Yearly TV Licence? ...Really?

Steve bboyminn at yahoo.com
Fri Jul 25 18:05:37 UTC 2008


---  "Mary Ann" <macloudt at ...> wrote:
> 
> ... 
> 
> Steve:
>  
> > I just strikes me more as a system that consumes money 
> > rather than a system that collects money with some 
> > assurance that the money actually goes to the necessary
> > cause.
> 
> Mary Ann:
> 
> Out of curiousity, what exactly do you mean by 
> "the necessary cause"?
> 
> ...

bboyminn:

Excellent response and very enlightening.

What I mean by 'the necessary cause' is actual TV programs of
all sorts. 

How much of the money collected goes to bureaucratic excess 
and excess Bureaucracy, and how much actually produces something
of value.

By way of illustration, there are more people working in the
US Dept of Agriculture than there are farmers. 

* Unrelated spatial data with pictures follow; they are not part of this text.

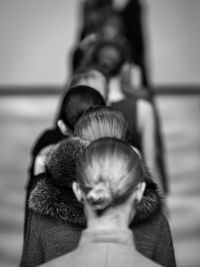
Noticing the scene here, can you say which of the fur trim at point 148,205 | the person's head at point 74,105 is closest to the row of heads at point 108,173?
the fur trim at point 148,205

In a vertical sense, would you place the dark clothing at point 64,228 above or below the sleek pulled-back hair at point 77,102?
below

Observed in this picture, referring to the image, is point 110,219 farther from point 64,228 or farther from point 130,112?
point 130,112

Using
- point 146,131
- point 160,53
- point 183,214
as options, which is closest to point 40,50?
point 160,53

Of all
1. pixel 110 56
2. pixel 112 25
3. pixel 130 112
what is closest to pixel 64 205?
pixel 130 112

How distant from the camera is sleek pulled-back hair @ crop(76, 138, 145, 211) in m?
1.51

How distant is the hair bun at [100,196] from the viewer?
1.50 metres

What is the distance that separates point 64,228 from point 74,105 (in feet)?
2.06

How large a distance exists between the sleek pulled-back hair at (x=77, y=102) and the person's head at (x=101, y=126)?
0.34 meters

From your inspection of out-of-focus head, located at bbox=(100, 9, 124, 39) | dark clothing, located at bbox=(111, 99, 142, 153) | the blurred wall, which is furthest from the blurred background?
dark clothing, located at bbox=(111, 99, 142, 153)

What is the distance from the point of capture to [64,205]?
1.88 meters

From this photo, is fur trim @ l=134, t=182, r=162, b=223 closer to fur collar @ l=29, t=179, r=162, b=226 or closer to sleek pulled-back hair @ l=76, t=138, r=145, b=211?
fur collar @ l=29, t=179, r=162, b=226

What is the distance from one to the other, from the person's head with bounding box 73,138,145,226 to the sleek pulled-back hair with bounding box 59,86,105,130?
83cm

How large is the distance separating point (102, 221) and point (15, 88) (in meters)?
9.10

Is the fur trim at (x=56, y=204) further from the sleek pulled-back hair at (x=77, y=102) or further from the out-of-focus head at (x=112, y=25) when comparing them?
the out-of-focus head at (x=112, y=25)
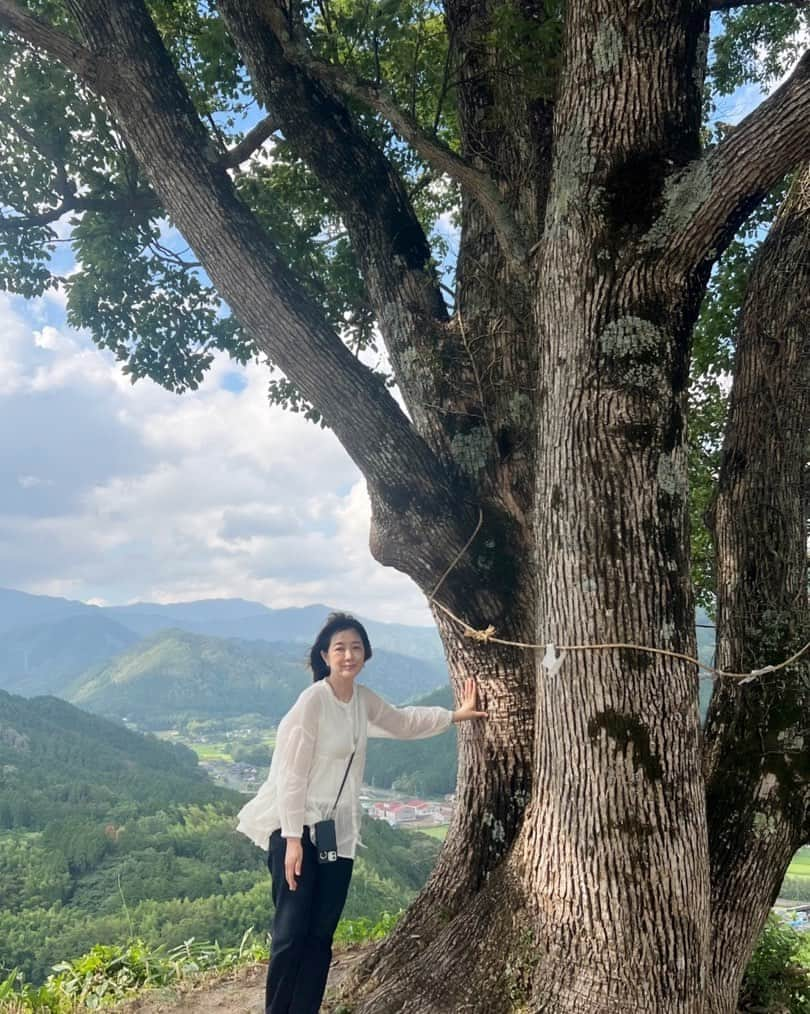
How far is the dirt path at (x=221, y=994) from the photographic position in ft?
12.9

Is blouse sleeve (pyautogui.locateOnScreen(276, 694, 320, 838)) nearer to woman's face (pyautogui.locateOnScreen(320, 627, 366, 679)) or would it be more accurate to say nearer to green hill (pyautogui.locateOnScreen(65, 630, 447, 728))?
woman's face (pyautogui.locateOnScreen(320, 627, 366, 679))

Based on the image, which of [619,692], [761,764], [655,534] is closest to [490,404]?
[655,534]

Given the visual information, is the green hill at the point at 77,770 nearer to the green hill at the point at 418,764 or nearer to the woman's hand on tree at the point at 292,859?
the green hill at the point at 418,764

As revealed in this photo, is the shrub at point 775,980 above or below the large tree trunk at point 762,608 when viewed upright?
below

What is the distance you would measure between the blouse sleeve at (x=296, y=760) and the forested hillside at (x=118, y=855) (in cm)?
1324

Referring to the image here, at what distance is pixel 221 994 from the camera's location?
4148 millimetres

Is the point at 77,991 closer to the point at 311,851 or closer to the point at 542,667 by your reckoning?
the point at 311,851

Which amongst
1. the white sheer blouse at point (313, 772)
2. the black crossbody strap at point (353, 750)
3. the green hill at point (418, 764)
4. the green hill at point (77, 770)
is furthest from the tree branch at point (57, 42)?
the green hill at point (418, 764)

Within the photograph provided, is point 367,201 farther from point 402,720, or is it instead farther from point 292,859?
point 292,859

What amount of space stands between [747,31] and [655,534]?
4.94 m

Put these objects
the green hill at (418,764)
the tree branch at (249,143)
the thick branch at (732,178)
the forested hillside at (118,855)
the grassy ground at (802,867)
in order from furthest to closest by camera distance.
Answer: the green hill at (418,764)
the grassy ground at (802,867)
the forested hillside at (118,855)
the tree branch at (249,143)
the thick branch at (732,178)

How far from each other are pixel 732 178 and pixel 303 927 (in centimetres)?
328

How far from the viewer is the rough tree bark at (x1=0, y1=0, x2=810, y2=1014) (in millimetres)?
2705

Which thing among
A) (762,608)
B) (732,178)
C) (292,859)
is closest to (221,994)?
(292,859)
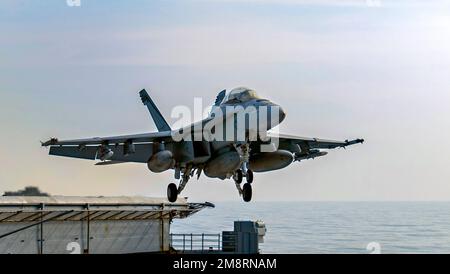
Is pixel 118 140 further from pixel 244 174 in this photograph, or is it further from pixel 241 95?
pixel 244 174

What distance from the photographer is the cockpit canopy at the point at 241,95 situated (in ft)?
129

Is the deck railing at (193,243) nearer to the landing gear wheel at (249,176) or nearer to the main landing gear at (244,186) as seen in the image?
the main landing gear at (244,186)

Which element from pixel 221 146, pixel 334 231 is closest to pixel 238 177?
pixel 221 146

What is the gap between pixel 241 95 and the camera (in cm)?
3966

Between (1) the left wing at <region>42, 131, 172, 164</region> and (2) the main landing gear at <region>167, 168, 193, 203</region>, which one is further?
(2) the main landing gear at <region>167, 168, 193, 203</region>

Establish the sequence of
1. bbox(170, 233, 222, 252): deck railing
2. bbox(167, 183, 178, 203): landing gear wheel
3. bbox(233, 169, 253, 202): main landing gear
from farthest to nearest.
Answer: bbox(170, 233, 222, 252): deck railing
bbox(167, 183, 178, 203): landing gear wheel
bbox(233, 169, 253, 202): main landing gear

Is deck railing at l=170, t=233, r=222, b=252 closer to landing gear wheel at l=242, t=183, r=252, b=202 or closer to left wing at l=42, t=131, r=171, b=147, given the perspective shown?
left wing at l=42, t=131, r=171, b=147

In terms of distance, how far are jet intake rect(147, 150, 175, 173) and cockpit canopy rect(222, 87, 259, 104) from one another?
14.8ft

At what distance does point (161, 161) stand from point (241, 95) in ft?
19.4

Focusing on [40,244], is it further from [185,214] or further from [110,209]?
[185,214]

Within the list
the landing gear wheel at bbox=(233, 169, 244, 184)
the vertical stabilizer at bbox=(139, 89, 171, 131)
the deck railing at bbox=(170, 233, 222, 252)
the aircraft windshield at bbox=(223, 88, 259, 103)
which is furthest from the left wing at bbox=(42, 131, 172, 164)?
the deck railing at bbox=(170, 233, 222, 252)

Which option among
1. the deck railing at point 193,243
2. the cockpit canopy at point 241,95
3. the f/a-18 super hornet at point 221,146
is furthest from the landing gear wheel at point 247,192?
the deck railing at point 193,243

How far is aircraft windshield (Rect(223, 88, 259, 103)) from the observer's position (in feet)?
129
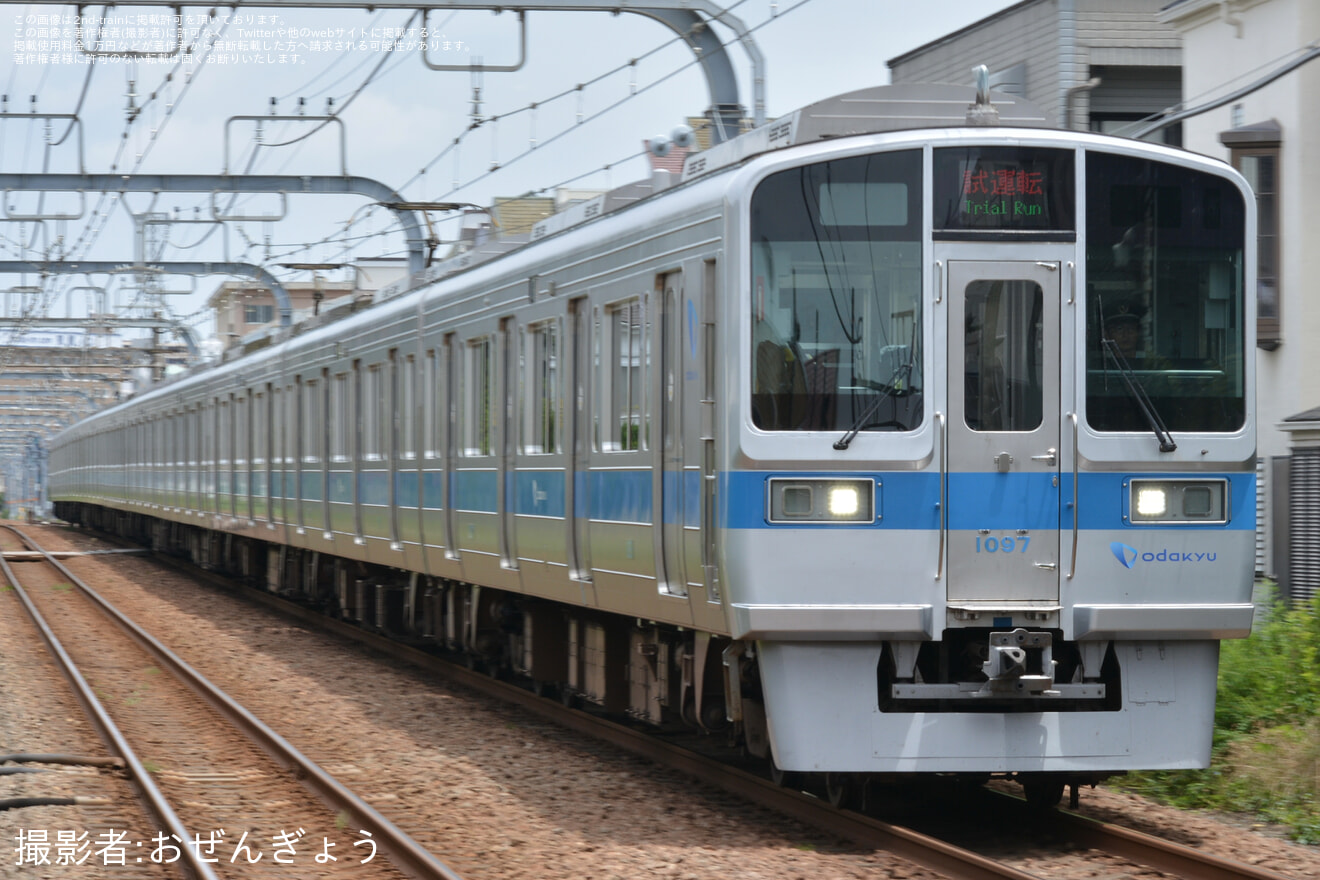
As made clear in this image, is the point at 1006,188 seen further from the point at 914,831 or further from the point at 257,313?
the point at 257,313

Or, why does the USA government collect money from the State
only to turn around and dole it back to them. For every hand
the money passes through, the total value of that money
shrinks. Our governement spend millions, probably billions if
not trillions, simply taking money out of its left pocket and
putting it in its right.

Classic examples of both 'bureaucratic excess and excess 
Bureaucracy'.

Bureaucratic excess is simply wasteful spending. What do
we care if the ashtrays cost $600 or we are paying $50 for
a box of Oreo cookies; it's not our money?

Excess bureacracy is simply bloated middle management filled
with people who consume money but add no value to the system
in return for that money. 

Governments are famous for both these.

Sorry, got off on a bit of a rant there.